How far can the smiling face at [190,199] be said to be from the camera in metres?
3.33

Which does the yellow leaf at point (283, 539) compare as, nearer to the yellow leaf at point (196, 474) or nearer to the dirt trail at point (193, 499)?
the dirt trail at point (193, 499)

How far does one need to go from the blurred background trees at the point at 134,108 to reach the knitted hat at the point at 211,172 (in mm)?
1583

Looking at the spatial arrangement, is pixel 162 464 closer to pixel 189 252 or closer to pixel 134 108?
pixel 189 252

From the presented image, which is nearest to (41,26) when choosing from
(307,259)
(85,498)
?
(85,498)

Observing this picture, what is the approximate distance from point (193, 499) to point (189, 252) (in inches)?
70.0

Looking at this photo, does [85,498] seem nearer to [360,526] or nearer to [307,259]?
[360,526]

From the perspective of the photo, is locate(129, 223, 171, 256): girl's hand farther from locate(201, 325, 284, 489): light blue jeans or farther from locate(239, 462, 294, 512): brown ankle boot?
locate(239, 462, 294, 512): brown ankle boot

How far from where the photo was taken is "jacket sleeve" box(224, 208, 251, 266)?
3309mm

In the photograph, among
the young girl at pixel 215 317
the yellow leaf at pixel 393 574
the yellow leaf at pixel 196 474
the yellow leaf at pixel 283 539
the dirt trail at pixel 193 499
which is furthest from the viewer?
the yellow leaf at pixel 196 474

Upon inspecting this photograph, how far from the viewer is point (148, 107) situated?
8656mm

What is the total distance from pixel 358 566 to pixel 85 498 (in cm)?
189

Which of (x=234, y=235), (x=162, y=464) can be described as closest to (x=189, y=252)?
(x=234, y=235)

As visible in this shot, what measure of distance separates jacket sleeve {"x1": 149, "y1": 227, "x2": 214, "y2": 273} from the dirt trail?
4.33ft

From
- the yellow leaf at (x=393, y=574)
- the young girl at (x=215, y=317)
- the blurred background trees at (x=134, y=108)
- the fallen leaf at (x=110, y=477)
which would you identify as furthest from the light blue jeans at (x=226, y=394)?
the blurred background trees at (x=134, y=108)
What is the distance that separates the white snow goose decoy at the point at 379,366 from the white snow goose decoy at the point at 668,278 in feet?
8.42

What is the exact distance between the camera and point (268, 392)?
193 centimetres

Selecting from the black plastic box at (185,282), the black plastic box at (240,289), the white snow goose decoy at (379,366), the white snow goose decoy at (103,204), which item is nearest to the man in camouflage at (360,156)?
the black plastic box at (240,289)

## WHAT YOU ARE ASKED TO DO
Turn the lines from the line with "What is the distance" to the line with "193 centimetres" into a JSON list of strings, one string per line, with blank lines left out.

## ANSWER BELOW
[
  "What is the distance that separates the white snow goose decoy at the point at 379,366 from the white snow goose decoy at the point at 668,278 in feet?",
  "8.42",
  "What is the exact distance between the camera and point (268, 392)?",
  "193 centimetres"
]